======== Document

Tanks During and After the Breakup of Yugoslavia

Last updated on February 17th, 2019 at 09:46 pm

After World War II, Yugoslavia was created as a communist state. It was part of the Soviet bloc.

The nation consisted of many different religious and ethnic groups, held together by their alliance with the Soviet Union.

After the USSR collapsed, religious and ethnic rivalries came to the fore, resulting in many conflicts, and ultimately, a complete breakup of the country.

Tank warfare in the former Yugoslavia has been characterized by the use of both very old and very new tanks.  The Yugoslav army and rebel armies had very old Soviet and American tanks, including some that had been around during World War II.

Leopard 1 dozer tank in Bosnia-Herzegovina in 1996Intervening NATO countries, however, introduced modern tanks, such as the M1 Abrams, the Challenger and the Leopard, to the region.

================
======== Source records

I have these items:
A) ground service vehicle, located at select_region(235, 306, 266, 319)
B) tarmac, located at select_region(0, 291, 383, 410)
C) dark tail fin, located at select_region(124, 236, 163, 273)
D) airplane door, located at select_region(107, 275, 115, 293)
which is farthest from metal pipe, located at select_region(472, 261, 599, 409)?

================

Goals ->
1 > Transcribe the article on tanks in the former Yugoslavia from "Last updated on" to "the Soviet Union.".
2 > Please set out every line of the entries as a numbered list, skipping blank lines.
The article on tanks in the former Yugoslavia and the entries have no connection to each other.

Final answers ->
1 >
Last updated on February 17th, 2019 at 09:46 pm

After World War II, Yugoslavia was created as a communist state. It was part of the Soviet bloc.

The nation consisted of many different religious and ethnic groups, held together by their alliance with the Soviet Union.

2 >
1. I have these items:
2. A) ground service vehicle, located at select_region(235, 306, 266, 319)
3. B) tarmac, located at select_region(0, 291, 383, 410)
4. C) dark tail fin, located at select_region(124, 236, 163, 273)
5. D) airplane door, located at select_region(107, 275, 115, 293)
6. which is farthest from metal pipe, located at select_region(472, 261, 599, 409)?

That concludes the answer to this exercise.